ZAPISANE WIERSZE:

··········

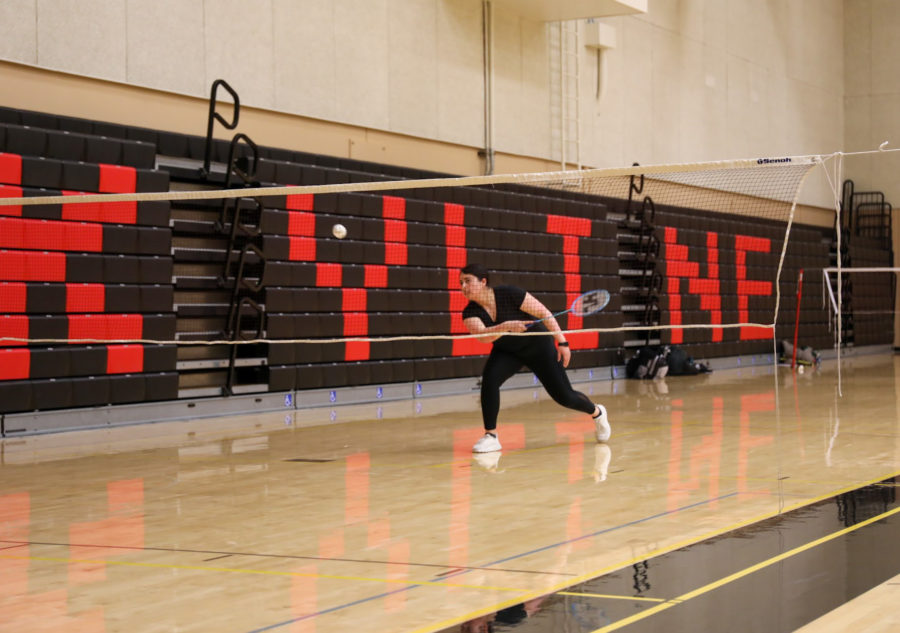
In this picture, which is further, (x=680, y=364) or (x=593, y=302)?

··········

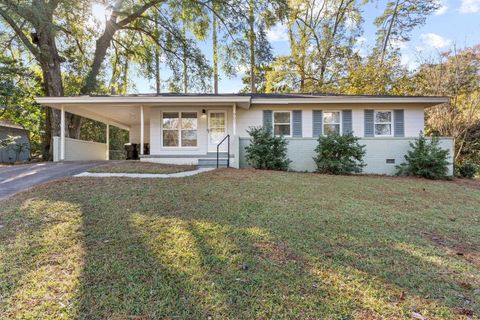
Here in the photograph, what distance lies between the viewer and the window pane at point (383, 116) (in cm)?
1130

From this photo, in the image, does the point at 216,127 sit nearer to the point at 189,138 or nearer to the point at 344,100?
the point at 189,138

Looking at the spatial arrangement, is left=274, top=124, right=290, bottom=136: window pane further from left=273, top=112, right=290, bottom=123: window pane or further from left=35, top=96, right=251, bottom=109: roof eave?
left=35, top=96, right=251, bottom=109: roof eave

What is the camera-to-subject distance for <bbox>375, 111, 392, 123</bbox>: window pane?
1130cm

··········

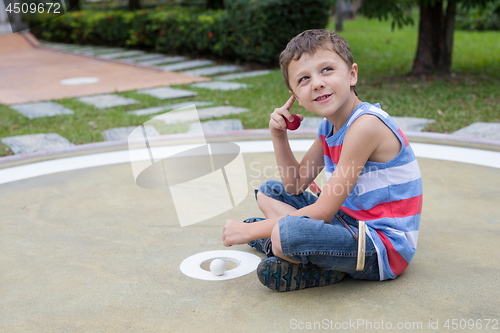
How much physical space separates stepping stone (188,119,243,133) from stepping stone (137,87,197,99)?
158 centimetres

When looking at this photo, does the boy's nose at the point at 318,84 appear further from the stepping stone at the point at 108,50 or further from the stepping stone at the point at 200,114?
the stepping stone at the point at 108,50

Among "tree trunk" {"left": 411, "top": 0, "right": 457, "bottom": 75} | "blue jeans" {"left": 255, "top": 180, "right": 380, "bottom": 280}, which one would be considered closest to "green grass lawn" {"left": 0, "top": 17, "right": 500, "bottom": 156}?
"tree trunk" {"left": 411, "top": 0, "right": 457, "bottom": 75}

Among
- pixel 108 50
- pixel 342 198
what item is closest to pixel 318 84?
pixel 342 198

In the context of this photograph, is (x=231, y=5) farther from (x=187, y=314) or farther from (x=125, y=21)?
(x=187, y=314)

··········

POLECENIE: Skopiuj dokładnie fragment od wiersza zawierającego „How much physical” do wiersza zawierającego „158 centimetres”, włącznie z oboma tymi wierszami.

PEŁNA ODPOWIEDŹ:
How much physical space separates stepping stone (188,119,243,133) from stepping stone (137,87,197,99)?
158 centimetres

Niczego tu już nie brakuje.